▸ FRAGMENTO DEL DOCUMENTO:
Pero no eran siempre tan frugales las comidas. Una gran variedad de platos aparecía en los días de fiesta o cuando había invitados. La sopa podía ser de fideos, de arroz, de pan o de fariña.

 

 

El plato principal era generalmente una fuente con el puchero, que iba desde el caldo limpio con algunos trozos de carne y verduras, hasta la “olla podrida”, donde la carne de vaca o carnero emergía desafiante rodeada de toda clase de legumbres, verduras y chacinados.

 

 

Se comía también carne de ave y muy pocas veces de ternera. Eran muy comunes también los guisos de carne con garbanzos o porotos; carbonada con zapallo, papas y choclos; picadillo con pasas de uva; albóndigas, zapallitos rellenos y estofados; niños envueltos, tortillas (de agua, harina y sal); guisos de porotos, lentejas, chícharos, etc.; locro de trigo o de maíz; humita en cazuela o en chala, empanadas y algunos extraordinarios como ser, carne con cuero.

 

 

 

Además, los platos de carne se acompañaban con variados tipos de ensaladas: de chauchas con zapallitos, lechuga, verdolaga, papas, coliflor y remolacha. Tenían más vinagre que aceite y algunas veces se les ponía azúcar.

En cuanto a los postres, consistían en toda clase de dulces (de tomate. batata y zapallo), yema quemada, mazamorra, cuajada, natillas, bocadillos de papa o batata, arroz con leche con cáscaras de naranja o canela, pasteles y frutas de todas clases, especialmente en verano.

También queso criollo y membrillos de Mendoza. No era costumbre cocinar los postres en las casas, para eso se recurría a los negros o negras pasteleras, que iban de casa en casa con su canasta llena de pasteles, cubiertos con una tela de algodón.

 

Yaroslava Malaruc

 

En la mayoría de las casas se bebía solamente agua durante las comidas o cuanto más arrope diluido en agua, como si fuera vino. Pero pronto, desde las clases altas, comenzó a hacerse costumbre tomar vino durante las comidas. Se lo presentaba, carlón casi siempre, en una botella negra y se tomaba en vaso (fueron los ingleses los que introdujeron más tarde el uso de copas para beber, lo mismo que cambiar de plato con cada comida y la costumbre del brindis).

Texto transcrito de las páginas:

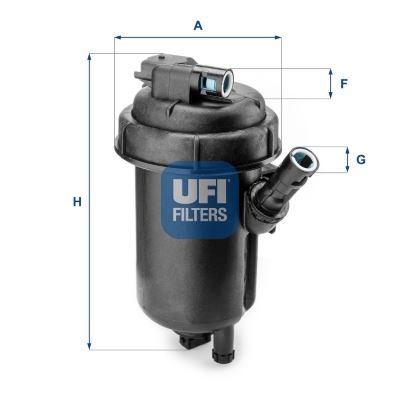 A
F
G
H
UFI
FILTERS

▸ CONSIGNA: Prosigue el fragmento sobre las comidas y la bebida en la mesa a partir de su última oración. Los registros no son necesarios.

▸ RESPUESTA:
 

 

A la hora de la merienda, mate cocido, mate cocido con leche (pocas veces café), pan y manteca y casi enseguida, venía “la comida”, una segunda ingesta importante del día que no le iba en zaga al almuerzo en cuanto a su abundancia”.

 

 

“Y si lo expuesto se aplica a las costumbres que había en Buenos Aires y en los grandes centros poblados del interior del país, otra cosa era lo que pasaba en los pequeños centros urbanos: allí, cotidianamente, se comía “la olla podrida”.

 

 

Muchas veces la carne se hervía para quitarle el mal olor, producto de la falta de frío y de sal, lo que nosotros llamamos hoy “puchero”: una mezcla de carne hervida, de vaca o ave, con choclo, zapallo, papa, cebolla, acelga, legumbres y otras verduras de las quintas, que cultivaban los negros sirvientes, en el tercer patio de las casas más pudientes.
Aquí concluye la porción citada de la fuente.